In a country in which the presidential elections scheduled for June will be its first truly democratic polls, Jalal can be forgiven for not knowing the level of her support.

Particularly since the deeply conservative country has long repressed women, most spectacularly under the ousted hard line Islamic Taleban regime, when women were excluded from public life.

For Jalal, a 40-year-old paediatrician and mother of three young children, the significant point is that she is running for president at all.

“It’s very important because in the 5,000 years of the history of Afghanistan, women have never participated in political power in the leadership of Afghanistan,” she told AFP.

While her chances of unseating the incumbent moderate President Hamid Karzai are not high, Jalal is confident that among her supporters will be those who have grown disillusioned with the conflicts that have plagued Afghanistan for more than two decades and left the country in ruins.

“Even very, very conservative, discriminating people.... are telling me “Yes, we think that a woman can bring national unity because women were never involved in the conflict’.

“They say you don’t have a party, you don’t have a political organisation but we will do that in our villages.”

Jalal has challenged Karzai once before. During an emergency loya jirga, or grand assembly convened to prevent a power vacuum following the fall of the Islamic fundamentalist Taleban regime in mid-2002, she also stood for president.

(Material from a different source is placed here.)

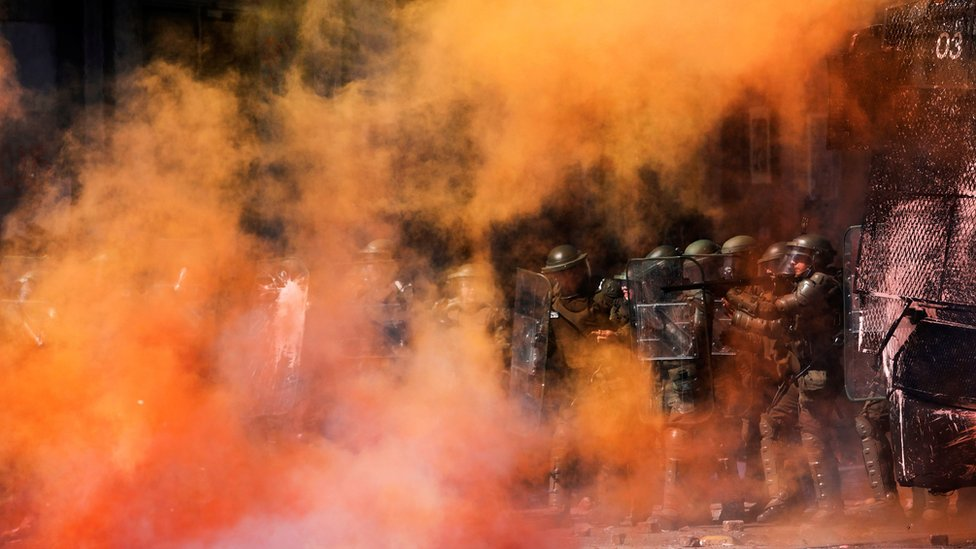 Riot police stand amid tear gas and smoke from a burning barricade during a protest against Chile's government in Concepcion on 12 November, 2019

Ahead of the vote, Karzai approached her and offered her a position as his deputy if she withdrew but she refused, preferring to press on with her historic challenge despite some criticism that a woman head of state was “un-Islamic”.

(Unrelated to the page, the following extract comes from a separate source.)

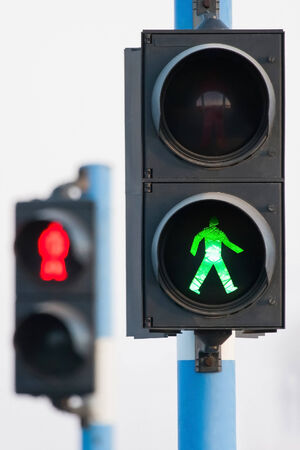 go sign: Traffic lights for pedestrians on two semaphores in traffic.
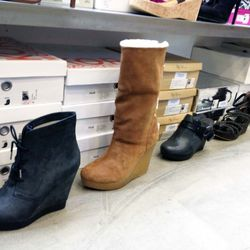 Those wedge booties in front, also Kors, are $69.50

“I wanted to make a record and I wanted to challenge, whether I won or not,” she says.

Karzai won the contest with 1,295 votes but Jalal came second with 171.

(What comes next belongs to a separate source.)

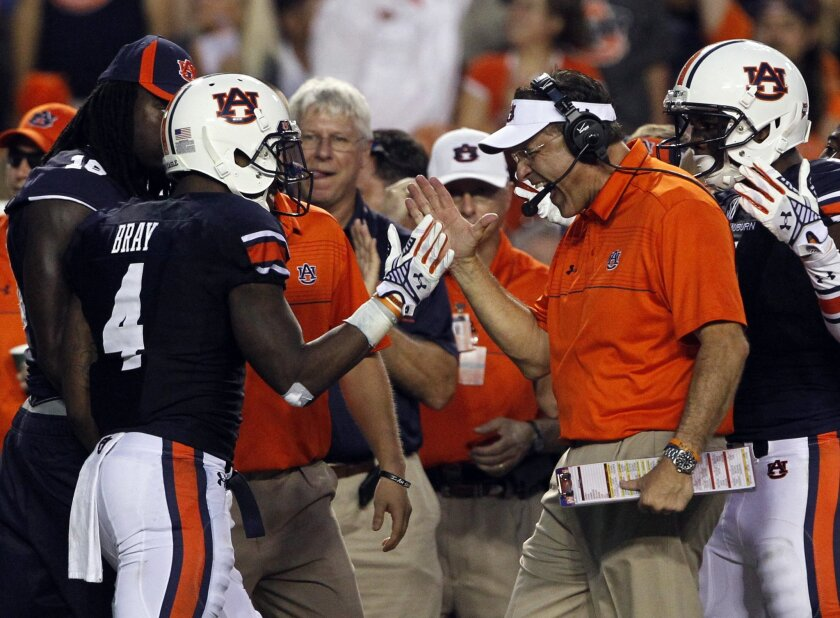 Auburn head coach Gus Malzahn celebrates with wide receiver Quan Bray (4) after he returned a punt for a touchdown during the first half of an NCAA college football game against San Jose State on Saturday, Sept. 6, 2014, in Auburn, Ala. (AP Photo/Butch Dill)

Since then she has participated in the historic loya jirga, which earlier this month approved Afghanistan’s new constitution and has been building her support base. Despite her growing reputation she still faces obstacles, with some publications banned from mentioning her name, using instead the phrase “a woman”.

Jalal admits there are risks for anyone standing for election, particularly since voter registration in Afghanistan has been hampered by spiralling security concerns, but says she has faced worse.

Under the Taleban regime, Jalal who had previously been a paediatrician and lecturer in medicine at Kabul University, ran an all-women program within the United Nations World Food Program.

The warnings came almost daily and she was once jailed, but released after 38 hours when a government minister intervened on her behalf.

“Maybe I’m not a scared kind of person. What I want is what the people want. If they want I can serve them and I have lots of courage in this way.”